• **Extrait du texte**:
Au moment où plusieurs expositions s'intéressent aux peintres ayant gravité autour de l'Ecole de Savièse aux environs de 1900, l'hommage à Raphael Ritz (1829-1894) qui s'ouvre à Viège inscrit l'œuvre de l'aîné contre le folklorisme de cette école qui s'est réclamée de son exemple. Les commissaires de l'exposition, riche de 120 peintures pour beaucoup issues de collections privées, Anton Nanzer et Pascal Ruedin, le conservateur du Musée cantonal des beaux-arts de Sion, ont tenu à rendre à Raphael Ritz son importance nationale et européenne dans le contexte de la peinture de genre de la deuxième moitié du siècle passé.

Autre originalité de la présentation qui se tient dans le Centre culturel La Poste: son organisation non point chronologique mais thématique ou générique. Sont réunis les peintures religieuses (mais toutes les compositions, même les scènes de genre ou de travail, ont une portée religieuse), les paysages (dont la qualité lyrique et dramatique, dans la ligne de Caspar Wolf, élève chaque image au-dessus du trivial ou du régional), la peinture d'histoire, le «réalisme moderne» – sans oublier le petit cabinet chargé, à la manière des cabinets de curiosités, de nombreux petits tableaux plus spontanés et autres esquisses, dont cette simple Fenêtre à Kleinbremen datée de 1856.

Si le premier coup d'œil sur cette peinture assez sombre, encore qu'illuminée d'effets atmosphériques, animée de maints détails, pourra décourager les amateurs de la peinture claire ultérieure, un regard approfondi révélera un art consommé, où les dernières lueurs du romantisme, l'esthétique nazaréenne et les constructions néo-classiques ne gênent aucunement une touche libre et la tonalité grave d'une voix parfois moralisante ou sentimentale. L'exposition fait ressortir le va-et-vient entre les ambitions cosmopolites du peintre, actif à Düsseldorf, et sa nostalgie vivace de son canton natal, où il revient périodiquement, avant de s'y réinstaller en 1875. Les sujets, même lorsqu'ils sont interprétés dans l'atelier allemand, restent les paysans valaisans, les montagnes valaisannes, les intérieurs de modestes habitations ou d'églises valaisannes.

Toutefois, cette inscription locale évite la focalisation ethnographique qui sera celle des membres de l'Ecole de Savièse; bien au contraire: Raphael Ritz étudie et oppose les types, la jeunesse et la vieillesse par exemple, dans Les deux âges (1873); il se sert des particularités alpines pour donner à sa peinture, soumise aux lois de la concurrence, un caractère unique et bien reconnaissable: «Le genre de l'idylle paysagiste suisse a ma préférence», écrit-il. Ce qui est mis en scène, c'est l'aspect vulnérable de la vie humaine, que le peintre, mélancolique, nous montre environnée de dangers tels que précipices, maladies et découragement. La religion, à travers les processions, les pèlerinages et autres sermons, sert de garde-fou, de même que la fidélité scientifique aux réalités botaniques ou aux faits historiques rassure le spectateur. C'est ainsi qu'une Madonne (1877), dont la douceur baroque rappelle Murillo, pose devant un décor de cimes enneigées, de massifs de rhododendrons et de touffes d'edelweiss.

Raphael Ritz (1829-1894). Centre culturel La Poste (Viège, tél. 027/ 948 33 11). Tous les jours de 11h à 18h (vendredi jusqu'à 21h). Jusqu'au 26 septembre.

• **Matériel fourni**:
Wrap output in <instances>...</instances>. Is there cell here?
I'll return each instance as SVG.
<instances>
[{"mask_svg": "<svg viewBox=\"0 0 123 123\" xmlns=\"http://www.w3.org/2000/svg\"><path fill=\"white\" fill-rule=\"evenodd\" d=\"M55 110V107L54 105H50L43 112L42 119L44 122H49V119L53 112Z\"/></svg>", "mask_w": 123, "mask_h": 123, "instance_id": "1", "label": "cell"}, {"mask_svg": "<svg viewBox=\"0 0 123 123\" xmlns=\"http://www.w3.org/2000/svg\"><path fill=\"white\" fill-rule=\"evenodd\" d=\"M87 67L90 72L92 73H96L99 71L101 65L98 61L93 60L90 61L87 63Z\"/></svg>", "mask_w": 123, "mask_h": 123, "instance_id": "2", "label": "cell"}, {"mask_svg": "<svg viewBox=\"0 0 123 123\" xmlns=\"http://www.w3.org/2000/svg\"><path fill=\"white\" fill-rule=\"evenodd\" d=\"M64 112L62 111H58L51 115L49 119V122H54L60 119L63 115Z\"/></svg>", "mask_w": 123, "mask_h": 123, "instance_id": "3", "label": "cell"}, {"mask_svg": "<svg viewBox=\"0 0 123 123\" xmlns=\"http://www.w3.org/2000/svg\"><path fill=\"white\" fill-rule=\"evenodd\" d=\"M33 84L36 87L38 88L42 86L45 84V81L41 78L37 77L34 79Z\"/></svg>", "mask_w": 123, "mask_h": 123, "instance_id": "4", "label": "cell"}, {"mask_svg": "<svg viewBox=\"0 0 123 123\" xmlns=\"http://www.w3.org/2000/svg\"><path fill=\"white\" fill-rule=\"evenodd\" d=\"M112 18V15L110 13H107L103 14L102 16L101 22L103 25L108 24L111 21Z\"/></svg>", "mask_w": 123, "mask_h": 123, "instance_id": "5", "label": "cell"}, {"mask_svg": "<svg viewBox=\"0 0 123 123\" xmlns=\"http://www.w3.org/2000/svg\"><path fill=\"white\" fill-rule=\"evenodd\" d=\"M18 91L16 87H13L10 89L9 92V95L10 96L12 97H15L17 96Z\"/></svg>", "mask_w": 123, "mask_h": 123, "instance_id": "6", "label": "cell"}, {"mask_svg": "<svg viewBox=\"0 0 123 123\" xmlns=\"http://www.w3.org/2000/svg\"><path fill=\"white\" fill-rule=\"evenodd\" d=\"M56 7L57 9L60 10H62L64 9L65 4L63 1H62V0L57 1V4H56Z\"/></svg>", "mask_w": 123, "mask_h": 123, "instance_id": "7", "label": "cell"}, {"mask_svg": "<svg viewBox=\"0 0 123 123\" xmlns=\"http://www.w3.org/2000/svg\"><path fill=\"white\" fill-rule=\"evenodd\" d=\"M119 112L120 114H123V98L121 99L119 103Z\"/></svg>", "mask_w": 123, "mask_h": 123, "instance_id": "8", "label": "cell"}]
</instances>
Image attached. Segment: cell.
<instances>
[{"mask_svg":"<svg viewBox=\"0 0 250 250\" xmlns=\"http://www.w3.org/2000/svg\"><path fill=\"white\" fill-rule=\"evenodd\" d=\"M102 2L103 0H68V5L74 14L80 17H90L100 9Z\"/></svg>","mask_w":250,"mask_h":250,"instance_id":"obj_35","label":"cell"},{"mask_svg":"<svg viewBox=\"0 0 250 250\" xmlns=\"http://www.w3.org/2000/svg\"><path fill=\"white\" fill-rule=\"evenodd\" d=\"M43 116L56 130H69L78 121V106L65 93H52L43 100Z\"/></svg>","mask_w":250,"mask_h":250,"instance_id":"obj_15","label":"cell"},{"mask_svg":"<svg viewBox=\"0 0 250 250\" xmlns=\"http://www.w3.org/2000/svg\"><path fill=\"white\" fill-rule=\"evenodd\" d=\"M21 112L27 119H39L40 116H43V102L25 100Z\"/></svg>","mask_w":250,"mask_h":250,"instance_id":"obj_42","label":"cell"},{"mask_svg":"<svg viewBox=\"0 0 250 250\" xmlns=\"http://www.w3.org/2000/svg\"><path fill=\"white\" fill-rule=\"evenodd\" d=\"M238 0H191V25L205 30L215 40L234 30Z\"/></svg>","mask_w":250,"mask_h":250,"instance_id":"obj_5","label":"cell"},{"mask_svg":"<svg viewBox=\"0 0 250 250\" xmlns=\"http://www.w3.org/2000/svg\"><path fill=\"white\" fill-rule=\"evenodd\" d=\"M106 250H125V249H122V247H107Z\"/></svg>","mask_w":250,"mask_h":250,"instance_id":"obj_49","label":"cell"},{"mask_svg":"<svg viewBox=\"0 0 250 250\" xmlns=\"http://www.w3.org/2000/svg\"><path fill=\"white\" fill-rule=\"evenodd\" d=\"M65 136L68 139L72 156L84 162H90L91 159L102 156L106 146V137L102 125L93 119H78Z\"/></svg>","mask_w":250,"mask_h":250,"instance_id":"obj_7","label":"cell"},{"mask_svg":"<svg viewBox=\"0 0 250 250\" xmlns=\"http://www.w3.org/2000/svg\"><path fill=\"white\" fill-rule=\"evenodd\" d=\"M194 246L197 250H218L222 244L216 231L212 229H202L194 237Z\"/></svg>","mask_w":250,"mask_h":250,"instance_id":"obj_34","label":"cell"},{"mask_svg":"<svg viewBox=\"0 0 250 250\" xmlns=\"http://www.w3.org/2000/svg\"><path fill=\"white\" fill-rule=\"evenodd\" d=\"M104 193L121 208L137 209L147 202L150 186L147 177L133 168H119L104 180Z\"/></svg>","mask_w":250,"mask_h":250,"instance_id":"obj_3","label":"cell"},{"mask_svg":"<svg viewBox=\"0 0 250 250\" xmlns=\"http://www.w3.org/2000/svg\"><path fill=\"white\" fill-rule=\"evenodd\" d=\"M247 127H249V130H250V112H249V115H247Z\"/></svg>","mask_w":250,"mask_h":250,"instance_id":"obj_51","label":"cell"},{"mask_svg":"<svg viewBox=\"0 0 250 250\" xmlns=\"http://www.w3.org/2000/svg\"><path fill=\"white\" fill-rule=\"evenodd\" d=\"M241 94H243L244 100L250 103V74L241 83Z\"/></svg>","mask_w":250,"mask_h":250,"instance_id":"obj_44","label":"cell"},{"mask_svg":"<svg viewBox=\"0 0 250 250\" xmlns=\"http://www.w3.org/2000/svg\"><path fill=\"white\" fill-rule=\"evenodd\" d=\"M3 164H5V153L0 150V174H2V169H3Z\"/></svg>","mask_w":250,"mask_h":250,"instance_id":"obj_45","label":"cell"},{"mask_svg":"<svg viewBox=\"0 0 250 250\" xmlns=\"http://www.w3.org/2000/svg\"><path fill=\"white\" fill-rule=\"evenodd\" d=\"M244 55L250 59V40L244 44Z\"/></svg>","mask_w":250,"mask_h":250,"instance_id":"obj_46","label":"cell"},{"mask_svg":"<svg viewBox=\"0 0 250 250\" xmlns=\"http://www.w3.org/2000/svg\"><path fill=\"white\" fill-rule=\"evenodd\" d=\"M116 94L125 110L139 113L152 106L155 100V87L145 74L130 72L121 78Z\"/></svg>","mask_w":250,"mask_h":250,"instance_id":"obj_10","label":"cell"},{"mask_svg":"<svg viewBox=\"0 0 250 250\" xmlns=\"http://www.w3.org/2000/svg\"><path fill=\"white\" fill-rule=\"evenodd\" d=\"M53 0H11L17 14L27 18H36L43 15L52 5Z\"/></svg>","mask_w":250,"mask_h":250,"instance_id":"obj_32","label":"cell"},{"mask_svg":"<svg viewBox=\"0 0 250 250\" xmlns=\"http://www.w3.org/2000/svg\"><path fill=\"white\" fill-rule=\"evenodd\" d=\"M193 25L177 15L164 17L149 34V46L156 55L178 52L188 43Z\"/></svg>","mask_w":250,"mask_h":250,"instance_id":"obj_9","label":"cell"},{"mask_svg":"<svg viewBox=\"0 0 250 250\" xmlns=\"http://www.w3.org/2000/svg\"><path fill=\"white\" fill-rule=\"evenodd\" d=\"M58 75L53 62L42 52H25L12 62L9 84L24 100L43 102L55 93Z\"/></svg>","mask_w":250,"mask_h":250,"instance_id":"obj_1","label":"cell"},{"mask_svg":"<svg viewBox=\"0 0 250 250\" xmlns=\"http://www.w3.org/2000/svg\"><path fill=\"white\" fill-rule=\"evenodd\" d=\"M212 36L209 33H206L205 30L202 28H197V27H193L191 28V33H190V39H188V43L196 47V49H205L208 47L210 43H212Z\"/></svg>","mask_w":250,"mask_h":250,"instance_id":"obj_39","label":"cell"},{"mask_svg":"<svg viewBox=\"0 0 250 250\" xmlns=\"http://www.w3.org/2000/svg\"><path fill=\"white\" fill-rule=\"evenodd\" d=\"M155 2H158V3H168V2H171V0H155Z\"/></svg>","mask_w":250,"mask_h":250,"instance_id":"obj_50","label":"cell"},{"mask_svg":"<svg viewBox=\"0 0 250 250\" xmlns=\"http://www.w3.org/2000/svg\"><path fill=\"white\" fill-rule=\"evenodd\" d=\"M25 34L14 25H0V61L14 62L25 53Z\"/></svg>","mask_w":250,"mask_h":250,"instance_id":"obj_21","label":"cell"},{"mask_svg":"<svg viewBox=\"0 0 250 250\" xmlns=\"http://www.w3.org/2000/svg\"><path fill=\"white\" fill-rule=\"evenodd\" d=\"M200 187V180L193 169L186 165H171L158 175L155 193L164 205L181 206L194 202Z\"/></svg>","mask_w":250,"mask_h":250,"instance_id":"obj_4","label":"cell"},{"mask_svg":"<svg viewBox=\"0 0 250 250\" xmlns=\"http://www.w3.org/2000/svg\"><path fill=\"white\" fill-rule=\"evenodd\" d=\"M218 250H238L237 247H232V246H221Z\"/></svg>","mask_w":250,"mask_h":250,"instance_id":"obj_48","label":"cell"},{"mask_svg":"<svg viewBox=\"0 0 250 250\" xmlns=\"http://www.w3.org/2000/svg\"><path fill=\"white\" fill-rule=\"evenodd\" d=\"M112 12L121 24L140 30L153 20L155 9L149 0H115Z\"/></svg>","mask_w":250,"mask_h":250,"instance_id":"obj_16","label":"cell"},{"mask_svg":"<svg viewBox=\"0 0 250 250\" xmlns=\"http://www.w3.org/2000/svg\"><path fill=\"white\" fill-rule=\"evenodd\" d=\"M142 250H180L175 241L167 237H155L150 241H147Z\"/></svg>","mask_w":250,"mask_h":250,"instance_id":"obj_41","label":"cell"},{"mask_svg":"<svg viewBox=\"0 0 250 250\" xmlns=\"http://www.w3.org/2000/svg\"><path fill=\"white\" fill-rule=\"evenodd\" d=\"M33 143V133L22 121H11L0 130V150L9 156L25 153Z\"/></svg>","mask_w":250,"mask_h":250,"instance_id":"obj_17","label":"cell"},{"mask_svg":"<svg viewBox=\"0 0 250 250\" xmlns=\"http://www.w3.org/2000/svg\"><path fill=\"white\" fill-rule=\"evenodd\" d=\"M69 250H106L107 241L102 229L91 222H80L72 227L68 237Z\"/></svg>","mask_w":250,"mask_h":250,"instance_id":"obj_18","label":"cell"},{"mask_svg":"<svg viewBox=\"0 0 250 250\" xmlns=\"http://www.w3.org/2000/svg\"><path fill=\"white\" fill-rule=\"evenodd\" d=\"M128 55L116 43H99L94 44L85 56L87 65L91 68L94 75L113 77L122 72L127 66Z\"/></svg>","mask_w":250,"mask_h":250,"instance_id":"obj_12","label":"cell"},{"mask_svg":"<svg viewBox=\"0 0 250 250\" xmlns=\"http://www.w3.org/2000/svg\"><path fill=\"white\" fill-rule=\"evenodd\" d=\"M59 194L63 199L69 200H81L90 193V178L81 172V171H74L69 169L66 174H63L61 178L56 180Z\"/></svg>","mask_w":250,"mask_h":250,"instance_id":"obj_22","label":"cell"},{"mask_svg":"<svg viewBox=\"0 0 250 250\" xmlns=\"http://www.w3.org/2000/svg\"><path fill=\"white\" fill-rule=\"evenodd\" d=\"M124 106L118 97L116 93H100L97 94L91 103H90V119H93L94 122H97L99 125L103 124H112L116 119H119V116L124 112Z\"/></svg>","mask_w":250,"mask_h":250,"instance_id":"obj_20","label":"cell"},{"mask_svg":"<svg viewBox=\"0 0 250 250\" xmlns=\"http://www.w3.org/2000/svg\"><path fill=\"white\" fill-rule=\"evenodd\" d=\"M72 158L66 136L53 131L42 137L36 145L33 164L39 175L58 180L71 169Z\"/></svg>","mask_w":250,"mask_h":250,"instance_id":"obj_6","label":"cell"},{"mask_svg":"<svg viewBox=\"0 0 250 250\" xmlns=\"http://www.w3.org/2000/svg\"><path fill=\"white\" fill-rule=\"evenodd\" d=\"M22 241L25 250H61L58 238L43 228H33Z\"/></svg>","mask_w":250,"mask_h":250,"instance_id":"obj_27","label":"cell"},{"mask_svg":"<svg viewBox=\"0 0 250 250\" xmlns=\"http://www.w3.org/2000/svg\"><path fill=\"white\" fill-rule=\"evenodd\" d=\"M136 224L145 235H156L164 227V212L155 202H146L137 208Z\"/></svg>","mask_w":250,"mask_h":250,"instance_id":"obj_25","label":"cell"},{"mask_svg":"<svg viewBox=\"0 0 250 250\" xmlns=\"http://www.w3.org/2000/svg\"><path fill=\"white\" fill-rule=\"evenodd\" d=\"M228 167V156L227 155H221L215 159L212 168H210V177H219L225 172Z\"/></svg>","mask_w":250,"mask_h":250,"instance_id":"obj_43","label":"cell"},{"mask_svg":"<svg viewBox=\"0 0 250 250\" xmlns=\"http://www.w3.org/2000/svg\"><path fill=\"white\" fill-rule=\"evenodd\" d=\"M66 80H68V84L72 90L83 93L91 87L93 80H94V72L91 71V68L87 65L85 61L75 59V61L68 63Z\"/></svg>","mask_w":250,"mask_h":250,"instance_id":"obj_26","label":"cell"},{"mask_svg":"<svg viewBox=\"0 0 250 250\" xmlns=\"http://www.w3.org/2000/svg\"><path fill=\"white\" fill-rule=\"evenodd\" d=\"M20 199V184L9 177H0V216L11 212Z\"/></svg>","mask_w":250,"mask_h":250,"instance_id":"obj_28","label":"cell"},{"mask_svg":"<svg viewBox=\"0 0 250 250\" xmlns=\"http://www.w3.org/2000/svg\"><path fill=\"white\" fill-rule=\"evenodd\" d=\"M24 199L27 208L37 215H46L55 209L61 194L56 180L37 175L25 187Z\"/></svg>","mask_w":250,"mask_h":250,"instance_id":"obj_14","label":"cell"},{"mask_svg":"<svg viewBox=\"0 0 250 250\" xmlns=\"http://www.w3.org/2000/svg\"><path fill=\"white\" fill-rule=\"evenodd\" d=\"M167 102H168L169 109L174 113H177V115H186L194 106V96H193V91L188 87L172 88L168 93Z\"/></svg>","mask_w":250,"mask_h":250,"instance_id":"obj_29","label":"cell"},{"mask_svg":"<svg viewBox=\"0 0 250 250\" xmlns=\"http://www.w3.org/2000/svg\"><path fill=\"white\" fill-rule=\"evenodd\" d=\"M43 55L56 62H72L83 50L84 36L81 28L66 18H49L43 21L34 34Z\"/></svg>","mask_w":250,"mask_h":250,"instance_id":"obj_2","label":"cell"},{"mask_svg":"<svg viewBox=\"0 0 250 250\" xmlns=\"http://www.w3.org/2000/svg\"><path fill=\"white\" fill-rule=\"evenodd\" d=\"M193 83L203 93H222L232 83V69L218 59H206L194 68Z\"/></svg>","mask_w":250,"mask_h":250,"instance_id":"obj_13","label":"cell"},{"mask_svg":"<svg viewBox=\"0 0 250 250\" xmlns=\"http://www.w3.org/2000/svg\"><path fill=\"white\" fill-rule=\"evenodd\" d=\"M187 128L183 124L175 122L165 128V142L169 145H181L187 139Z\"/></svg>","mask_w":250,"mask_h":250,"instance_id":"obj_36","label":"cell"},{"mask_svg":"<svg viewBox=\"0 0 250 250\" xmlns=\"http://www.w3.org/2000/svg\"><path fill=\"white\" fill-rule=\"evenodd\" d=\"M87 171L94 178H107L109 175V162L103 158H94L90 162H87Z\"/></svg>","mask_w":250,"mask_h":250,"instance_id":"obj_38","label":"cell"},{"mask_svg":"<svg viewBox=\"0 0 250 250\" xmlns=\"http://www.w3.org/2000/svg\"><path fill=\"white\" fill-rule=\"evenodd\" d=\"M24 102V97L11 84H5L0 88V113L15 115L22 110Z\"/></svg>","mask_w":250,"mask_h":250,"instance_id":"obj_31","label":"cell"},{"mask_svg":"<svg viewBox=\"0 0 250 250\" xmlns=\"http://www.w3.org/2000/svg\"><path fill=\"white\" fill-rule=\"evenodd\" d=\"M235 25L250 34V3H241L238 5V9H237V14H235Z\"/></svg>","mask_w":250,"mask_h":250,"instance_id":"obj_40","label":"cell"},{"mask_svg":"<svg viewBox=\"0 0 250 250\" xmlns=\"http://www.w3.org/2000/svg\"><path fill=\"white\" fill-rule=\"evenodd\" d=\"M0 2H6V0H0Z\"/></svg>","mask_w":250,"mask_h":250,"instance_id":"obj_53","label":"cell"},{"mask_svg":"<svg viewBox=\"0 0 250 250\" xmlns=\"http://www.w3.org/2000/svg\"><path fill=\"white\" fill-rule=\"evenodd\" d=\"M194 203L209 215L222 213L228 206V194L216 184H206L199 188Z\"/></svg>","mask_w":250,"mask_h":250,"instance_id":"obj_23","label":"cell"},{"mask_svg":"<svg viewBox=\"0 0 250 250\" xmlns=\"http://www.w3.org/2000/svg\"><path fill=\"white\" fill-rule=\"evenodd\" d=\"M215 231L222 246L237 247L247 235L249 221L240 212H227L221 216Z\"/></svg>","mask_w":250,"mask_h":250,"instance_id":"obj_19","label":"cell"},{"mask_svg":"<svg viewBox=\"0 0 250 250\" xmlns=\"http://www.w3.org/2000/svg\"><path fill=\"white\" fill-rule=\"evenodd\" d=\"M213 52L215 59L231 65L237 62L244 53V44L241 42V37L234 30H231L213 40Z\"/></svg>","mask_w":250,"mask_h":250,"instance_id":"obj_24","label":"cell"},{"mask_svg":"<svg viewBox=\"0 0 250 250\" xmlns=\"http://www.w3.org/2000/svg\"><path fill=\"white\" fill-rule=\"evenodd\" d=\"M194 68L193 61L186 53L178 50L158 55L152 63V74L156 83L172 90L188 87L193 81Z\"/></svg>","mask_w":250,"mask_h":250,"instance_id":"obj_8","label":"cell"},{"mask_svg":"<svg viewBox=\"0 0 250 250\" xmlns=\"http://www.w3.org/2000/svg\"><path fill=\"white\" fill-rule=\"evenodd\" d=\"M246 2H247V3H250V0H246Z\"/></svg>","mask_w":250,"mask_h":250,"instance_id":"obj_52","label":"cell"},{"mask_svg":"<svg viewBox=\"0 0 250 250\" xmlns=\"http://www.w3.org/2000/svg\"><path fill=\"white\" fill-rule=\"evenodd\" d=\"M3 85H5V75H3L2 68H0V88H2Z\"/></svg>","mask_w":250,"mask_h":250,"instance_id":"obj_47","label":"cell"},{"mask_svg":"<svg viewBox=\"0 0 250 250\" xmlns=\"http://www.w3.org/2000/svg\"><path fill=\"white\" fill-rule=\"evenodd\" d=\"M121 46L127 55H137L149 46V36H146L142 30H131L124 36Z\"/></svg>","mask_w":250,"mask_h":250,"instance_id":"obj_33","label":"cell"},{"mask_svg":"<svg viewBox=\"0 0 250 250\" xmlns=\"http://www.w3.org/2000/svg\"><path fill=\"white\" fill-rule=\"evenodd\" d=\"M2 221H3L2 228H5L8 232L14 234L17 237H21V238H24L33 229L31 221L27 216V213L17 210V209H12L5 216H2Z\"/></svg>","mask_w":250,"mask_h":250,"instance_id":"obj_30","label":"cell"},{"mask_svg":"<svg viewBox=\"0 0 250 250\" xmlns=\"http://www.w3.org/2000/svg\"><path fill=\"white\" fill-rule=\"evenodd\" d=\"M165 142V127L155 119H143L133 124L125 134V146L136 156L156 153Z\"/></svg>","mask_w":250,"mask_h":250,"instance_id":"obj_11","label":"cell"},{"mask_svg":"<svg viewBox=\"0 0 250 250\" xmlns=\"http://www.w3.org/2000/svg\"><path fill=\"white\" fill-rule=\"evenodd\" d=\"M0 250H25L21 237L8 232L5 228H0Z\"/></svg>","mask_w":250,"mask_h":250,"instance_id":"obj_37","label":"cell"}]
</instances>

• **Consigne**:
D'après l'article sur l'exposition Raphael Ritz, répondez brièvement :
1. Combien de peintures l'exposition réunit-elle ?
2. Dans quelle ville allemande le peintre était-il actif ?
3. En quelle année se réinstalle-t-il dans son canton natal ?

• **Réponse attendue**:
1. 120 peintures.
2. Düsseldorf.
3. En 1875.